Convert PNG to WebP.
PNG to WebP with transparency kept — converted locally.
Drop PNG files here
or browse your files
Paste with ⌘V · or drop files anywhere on the page
Files never leave your device. Everything runs in your browser, nothing touches a server — tools you've used even work offline.
Convert PNG images to WebP entirely in your browser — processed on your device, never uploaded. Unlike JPG, WebP keeps transparency fully intact, so logos, UI graphics, and stickers stay see-through while shrinking dramatically. Pick a quality or a target size, convert in batches, and download a ZIP.
How it works
- Drop files anywhere on the page, click to browse, or paste with ⌘V.
- Pick a quality or preset — or set an exact target size and let the tool find it.
- Compress, compare before/after, and download — individually or as a ZIP.
Transparency without PNG’s weight
PNG pays for lossless perfection in bytes; WebP keeps the see-through parts — logos, UI cutouts, stickers — while compressing the rest like a modern format. Graphics routinely land 60–80% smaller with edges just as clean, which is why WebP replaced PNG as the default graphics format of the web.
Pick the quality by content
Screenshots and UI graphics look identical at quality 80–90; photographic PNGs tolerate less. Quality 100 keeps pixels exact when nothing may shift.
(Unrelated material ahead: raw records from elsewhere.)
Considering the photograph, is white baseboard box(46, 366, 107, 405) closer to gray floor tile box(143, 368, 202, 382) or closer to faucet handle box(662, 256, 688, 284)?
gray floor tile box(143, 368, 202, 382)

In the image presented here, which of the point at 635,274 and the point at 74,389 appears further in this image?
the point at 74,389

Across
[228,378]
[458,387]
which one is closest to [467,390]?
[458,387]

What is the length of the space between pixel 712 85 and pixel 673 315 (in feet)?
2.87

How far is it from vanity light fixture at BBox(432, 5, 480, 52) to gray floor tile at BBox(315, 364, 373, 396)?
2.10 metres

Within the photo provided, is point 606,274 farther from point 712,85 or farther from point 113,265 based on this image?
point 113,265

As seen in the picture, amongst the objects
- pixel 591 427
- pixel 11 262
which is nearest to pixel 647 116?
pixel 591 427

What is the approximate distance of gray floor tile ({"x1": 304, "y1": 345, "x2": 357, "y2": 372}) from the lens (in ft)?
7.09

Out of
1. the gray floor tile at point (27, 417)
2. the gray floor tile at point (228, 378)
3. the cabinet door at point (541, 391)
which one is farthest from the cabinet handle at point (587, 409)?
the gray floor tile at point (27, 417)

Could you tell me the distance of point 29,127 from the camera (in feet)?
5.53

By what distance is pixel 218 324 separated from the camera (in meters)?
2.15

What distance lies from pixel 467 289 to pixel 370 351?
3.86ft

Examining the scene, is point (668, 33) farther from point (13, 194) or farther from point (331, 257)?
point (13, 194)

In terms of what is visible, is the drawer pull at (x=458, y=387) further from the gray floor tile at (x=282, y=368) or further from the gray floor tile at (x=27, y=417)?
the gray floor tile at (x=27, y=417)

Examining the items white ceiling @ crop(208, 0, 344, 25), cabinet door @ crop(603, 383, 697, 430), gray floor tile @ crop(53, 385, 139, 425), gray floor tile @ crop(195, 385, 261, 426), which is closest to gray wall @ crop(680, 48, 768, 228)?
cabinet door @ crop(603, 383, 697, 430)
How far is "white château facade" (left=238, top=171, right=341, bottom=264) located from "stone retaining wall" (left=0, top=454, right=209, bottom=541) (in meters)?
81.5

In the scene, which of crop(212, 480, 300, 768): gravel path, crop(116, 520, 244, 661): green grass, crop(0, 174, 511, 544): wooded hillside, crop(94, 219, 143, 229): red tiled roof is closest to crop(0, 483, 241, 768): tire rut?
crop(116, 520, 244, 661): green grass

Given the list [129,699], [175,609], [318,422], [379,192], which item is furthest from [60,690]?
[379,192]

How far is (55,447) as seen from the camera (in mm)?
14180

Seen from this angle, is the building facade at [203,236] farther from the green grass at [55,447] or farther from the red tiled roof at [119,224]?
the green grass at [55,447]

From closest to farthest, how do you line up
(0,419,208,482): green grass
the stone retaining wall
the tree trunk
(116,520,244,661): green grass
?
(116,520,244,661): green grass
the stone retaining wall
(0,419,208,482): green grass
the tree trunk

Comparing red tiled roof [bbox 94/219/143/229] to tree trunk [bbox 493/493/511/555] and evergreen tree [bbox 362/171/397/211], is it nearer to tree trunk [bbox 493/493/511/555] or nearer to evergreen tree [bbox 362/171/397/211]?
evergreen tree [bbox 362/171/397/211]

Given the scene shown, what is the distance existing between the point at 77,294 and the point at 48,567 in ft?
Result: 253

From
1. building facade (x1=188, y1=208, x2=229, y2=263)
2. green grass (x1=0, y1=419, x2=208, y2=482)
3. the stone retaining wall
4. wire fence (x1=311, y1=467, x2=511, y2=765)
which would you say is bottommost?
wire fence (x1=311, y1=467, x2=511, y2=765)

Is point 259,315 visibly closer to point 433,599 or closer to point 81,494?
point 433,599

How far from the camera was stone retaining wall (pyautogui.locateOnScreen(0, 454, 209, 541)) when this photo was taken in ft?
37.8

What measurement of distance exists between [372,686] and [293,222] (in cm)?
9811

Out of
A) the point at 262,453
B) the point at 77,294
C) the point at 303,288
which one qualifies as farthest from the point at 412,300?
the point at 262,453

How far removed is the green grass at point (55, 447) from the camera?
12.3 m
And the trip is reversible — WebP to PNG decodes back to lossless PNG whenever an old tool insists on it.
Frequently asked questions
Why convert PNG to WebP?
Same image, much smaller file — graphics and screenshots often shrink 60–80%. WebP keeps transparency, so it replaces PNG on the web without visual compromise.
Is transparency preserved?
Yes — WebP fully supports transparency, so nothing is flattened. This is the key difference from converting to JPG.
Lossy or lossless — what am I getting?
The quality slider drives lossy compression, which is what makes files so small; at 90+ it is visually indistinguishable for most graphics. Judge with the built-in before/after compare.
Do my files leave my device?
No — the pixels never leave your machine. Decoding and re-encoding both happen in your browser; there is no upload to wait for and no server-side copy to worry about afterwards. Want proof? Run one file through, switch your connection off, and run another — it still works.